THINGS TO DO:
a) Edit the David Le Vita biography by copying the part between "Le Vita graduated" and "the United States.", inclusive, with "Leipzig University" changed to "University of Leipzig".
b) According to the David Le Vita biography, in what year did Le Vita make his public debut as a pianist at Aeolian Hall?

READING TEXT:
--- --- ---

David Nahon Le Vita or David Levita (1906–2006) was an American musician, educator, musicologist and conductor. He worked at the Brooklyn Museum from 1937 to 1972 where he organised numerous community events, gave lectures on classical music, and developed the museum's music programme. In 1947, he was appointed director of music activities at the museum. In 1953, he founded the Brooklyn Museum Trio and launched a collaboration with the Community Opera to present up to six operas a year free to the public. Le Vita also worked as an instructor of piano and music history for the community organization, the Henry Street Settlement, and as the head of piano department at the Music School Settlement. He was considered to be a pioneer in music education.

== Early life and education ==
Le Vita was born in New York City on 2 June 1906, the son of Izaak and Rose Le Vita. His parents were of Russian and Austro-Hungarian origin. Le Vita grew up in Brooklyn. He began playing in recitals when he was 13. He gave his public debut as a pianist in 1923 at Aeolian Hall in Manhattan. A scholarship enabled him to study abroad.

Le Vita graduated from Leipzig Conservatory of Music in 1929, and then enrolled in the musicology program at Leipzig University. The university had been bequeathed a large collection of musical instruments and, in 1929, opened a Museum of Musical Instruments where Le Vita gained insight into organology and ethnomusicology, which proved useful in his career. In 1931, Le Vita obtained a PhD in musicology from Leipzig University and soon returned to the United States.

== Career ==
In 1937, he got involved with the Brooklyn Museum, where he established a series entitled "Music Background Hours", initially featuring mostly non-Western music but later including chamber music and opera. From 1939 onwards, he gave lectures on classical music for an adult audience, supported by the WPA Federal music program. In his free time, he established the "Le Vita Studios of Music and Art".

--- --- ---

(Stored dataset items)
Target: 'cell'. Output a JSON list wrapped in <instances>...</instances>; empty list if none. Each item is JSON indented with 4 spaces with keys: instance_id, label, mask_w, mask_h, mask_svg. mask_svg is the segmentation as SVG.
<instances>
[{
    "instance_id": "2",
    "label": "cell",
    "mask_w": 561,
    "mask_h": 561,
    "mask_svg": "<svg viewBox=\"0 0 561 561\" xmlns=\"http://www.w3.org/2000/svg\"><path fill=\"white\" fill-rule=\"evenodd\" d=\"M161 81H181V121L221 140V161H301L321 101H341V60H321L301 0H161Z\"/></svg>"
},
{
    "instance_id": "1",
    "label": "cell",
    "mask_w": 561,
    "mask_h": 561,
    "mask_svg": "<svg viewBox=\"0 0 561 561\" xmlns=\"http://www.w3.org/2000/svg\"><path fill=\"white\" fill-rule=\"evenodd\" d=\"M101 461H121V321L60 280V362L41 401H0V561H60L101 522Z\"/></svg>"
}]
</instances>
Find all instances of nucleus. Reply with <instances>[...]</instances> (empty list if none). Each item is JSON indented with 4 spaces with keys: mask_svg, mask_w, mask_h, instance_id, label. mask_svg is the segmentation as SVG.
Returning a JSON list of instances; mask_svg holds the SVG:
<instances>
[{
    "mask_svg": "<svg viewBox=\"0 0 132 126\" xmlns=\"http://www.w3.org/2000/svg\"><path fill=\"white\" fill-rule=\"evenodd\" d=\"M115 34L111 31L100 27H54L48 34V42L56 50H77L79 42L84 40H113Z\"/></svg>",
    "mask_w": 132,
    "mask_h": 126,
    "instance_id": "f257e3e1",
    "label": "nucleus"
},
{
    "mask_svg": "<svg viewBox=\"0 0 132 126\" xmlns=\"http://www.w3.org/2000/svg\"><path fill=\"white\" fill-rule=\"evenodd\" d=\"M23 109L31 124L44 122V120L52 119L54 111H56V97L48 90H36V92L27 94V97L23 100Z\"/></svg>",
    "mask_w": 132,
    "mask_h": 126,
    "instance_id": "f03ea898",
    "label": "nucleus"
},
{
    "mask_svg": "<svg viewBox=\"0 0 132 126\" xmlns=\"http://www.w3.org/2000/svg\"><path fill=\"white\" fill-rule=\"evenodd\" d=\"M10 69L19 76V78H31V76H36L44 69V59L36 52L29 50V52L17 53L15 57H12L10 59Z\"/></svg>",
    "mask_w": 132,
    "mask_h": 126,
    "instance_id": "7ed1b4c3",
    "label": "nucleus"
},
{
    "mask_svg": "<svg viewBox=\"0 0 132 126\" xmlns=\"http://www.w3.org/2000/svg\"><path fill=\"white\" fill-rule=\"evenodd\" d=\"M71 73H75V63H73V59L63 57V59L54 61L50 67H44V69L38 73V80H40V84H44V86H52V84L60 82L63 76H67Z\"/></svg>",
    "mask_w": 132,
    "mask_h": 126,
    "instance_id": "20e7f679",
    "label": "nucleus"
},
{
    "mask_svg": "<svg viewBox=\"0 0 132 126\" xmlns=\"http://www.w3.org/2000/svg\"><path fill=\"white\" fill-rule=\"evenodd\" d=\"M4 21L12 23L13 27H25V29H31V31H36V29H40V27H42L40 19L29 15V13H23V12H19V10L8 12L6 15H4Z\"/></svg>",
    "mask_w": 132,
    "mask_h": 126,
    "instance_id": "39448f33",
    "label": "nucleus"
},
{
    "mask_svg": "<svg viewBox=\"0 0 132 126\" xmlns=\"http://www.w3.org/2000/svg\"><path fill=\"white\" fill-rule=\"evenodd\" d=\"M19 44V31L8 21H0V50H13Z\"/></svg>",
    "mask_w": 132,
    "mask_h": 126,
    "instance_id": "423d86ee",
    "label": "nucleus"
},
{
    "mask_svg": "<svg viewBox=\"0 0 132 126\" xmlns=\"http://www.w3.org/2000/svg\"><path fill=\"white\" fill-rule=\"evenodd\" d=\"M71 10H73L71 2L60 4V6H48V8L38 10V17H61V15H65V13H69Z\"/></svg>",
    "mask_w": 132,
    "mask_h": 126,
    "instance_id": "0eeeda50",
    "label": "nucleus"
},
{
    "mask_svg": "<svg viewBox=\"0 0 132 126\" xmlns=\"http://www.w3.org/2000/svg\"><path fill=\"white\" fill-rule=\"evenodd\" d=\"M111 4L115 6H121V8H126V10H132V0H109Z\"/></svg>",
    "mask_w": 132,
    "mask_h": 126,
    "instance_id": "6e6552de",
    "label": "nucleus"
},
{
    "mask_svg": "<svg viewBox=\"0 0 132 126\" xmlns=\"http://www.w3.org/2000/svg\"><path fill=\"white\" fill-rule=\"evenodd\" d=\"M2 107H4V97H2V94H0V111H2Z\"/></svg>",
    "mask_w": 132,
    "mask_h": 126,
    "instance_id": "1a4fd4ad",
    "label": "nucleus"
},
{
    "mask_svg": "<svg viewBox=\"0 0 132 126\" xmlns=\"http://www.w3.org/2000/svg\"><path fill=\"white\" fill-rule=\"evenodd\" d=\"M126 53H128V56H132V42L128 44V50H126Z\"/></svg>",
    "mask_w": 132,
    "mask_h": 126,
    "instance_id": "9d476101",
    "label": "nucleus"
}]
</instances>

--- --- ---

RESPONSES BY TASK:
a)
Le Vita graduated from Leipzig Conservatory of Music in 1929, and then enrolled in the musicology program at University of Leipzig. The university had been bequeathed a large collection of musical instruments and, in 1929, opened a Museum of Musical Instruments where Le Vita gained insight into organology and ethnomusicology, which proved useful in his career. In 1931, Le Vita obtained a PhD in musicology from University of Leipzig and soon returned to the United States.

b) 1923